Jardins de Macau

Jardins de Macau

Macau, Macau, China

Equipamentos e infraestruturas

Apesar da crescente pressão imobiliária que tem dominado, ao longo das últimas décadas, a ocupação do território em Macau, ainda subsistem diversas e relevantes infraestruturas verdes. Segundo Manuel Teixeira, o grande promotor da política de arborização de Macau terá sido o governador Tomás de Sousa Rosa (1883-1886), igualmente responsável pela plantação de 60,000 árvores, conforme relato do Conde do Arnoso e documentação oficial da época. A vontade política aliada à presença do agrónomo Tancredo Caldeira de Casal Ribeiro, nomeado para trabalhar em Macau, possibilitaram a arborização da península de Macau, das ilhas da Taipa e de Coloane entre 1883 e 1885, criando assim as principais zonas verdes que ainda hoje existem. De viveiros de Hong Kong chegaram 5,000 pés de pinheiros chineses. Nos viveiros criados por Casal Ribeiro, junto ao Jardim da Flora, foram criadas várias espécies mencionadas no seu relatório de 1855: entre elas, algumas do norte da China (pinheiros e amoreira branca), outras da Índia (figueira da Índia e árvore da borracha) ou ainda espécies vinda de zonas mais próximas, como de Taiwan e do Japão.

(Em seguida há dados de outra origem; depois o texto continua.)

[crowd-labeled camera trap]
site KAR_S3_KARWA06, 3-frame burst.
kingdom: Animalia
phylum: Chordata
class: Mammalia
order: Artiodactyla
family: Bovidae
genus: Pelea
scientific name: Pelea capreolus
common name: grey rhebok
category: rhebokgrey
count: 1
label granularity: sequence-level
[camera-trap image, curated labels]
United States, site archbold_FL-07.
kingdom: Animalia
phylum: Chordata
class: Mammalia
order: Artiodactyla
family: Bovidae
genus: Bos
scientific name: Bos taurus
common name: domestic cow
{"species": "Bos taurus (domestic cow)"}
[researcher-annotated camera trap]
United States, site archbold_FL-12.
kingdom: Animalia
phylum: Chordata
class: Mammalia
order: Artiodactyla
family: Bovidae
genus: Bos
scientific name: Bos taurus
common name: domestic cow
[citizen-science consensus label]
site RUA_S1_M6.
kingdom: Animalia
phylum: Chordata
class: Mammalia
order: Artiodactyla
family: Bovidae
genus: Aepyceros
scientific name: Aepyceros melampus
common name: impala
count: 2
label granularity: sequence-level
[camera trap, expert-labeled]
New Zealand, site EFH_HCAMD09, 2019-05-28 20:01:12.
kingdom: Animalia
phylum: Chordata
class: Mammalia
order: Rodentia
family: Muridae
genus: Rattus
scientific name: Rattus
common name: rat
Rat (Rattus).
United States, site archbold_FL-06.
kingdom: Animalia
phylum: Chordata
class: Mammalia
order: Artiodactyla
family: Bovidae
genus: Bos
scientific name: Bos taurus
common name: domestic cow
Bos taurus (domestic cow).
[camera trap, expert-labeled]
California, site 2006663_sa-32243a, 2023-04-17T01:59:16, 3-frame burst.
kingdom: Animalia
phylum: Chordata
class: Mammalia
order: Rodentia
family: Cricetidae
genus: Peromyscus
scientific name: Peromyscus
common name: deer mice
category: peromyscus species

A comissão encarregue de estudar o melhoramento da cidade elencou no seu relatório as vantagens da arborização do território, designadamente a melhoria da qualidade do ar e o aumento da permeabilização do terreno. Para além disso, estabeleceram-se dois modelos verdes: um para a cidade, a implementar em jardins e estradas, outro para as montanhas. De acordo com as informações colhidas nesse mesmo relatório, construíram-se ou foram intervencionados diversos jardins públicos que, apesar das diversas transformações sofridas ao longo do tempo, chegaram na sua grande maioria até aos nossos dias. Alguns foram, progressivamente, transformados em praças como o Jardim da Vitória ou o Jardim Vasco da Gama, parte integrante do antigo passeio público, hoje Alameda Vasco da Gama. Outros espaços verdes mantêm a função inicial, embora a sua dimensão se tenha reduzido: entre eles, contam-se o Jardim de S. Francisco, o Jardim da Montanha Russa, o Jardim de Camões e o Jardim da Flora. Aos jardins públicos juntaram-se alguns jardins privados como o de Lou Lim Ieoc, do qual também só resta uma pequena parte.

Em 1985, um século depois, estabeleceu-se o primeiro plano de urbanização. Do conjunto de medidas adoptadas, salientam-se as seguintes: implementação de medidas de proteção do património edificado e, no âmbito de uma nova campanha de arborização, planeamento de um conjunto de infraestruturas verdes que desse origem a um contínuo corredor verde na península de Macau. Na década seguinte as obras avançaram e o governo português realizou um conjunto de intervenções no espaço público do território, contabilizando-se um total de 198 ha de espaços verdes na península de Macau. De todas as intervenções realizadas, realçam-se dois grandes espaços verdes: o Parque Sun Yat Sen (1990) que reconverteu uma antiga lixeira e o conjunto dos Jardins Centrais de Macau (1991-1999) localizado nas zonas do ZAPE (Zona de Aterros do Porto Exterior) e do NAPE (Nova Zona de Aterros do Porto Exterior).

O projeto de "Planeamento da Proteção Ambiental de Macau" lançado, em 2009, pelo governo de Macau tinha como principal objetivo manter as infraestruturas verdes do território. Entretanto, a mais recente legislação publicada relativamente a espaços urbanizáveis faz temer pelo futuro da mancha verde em Macau. Serve para ilustrar o exemplo da ocupação de parte do Jardim das Artes para a construção de um casino.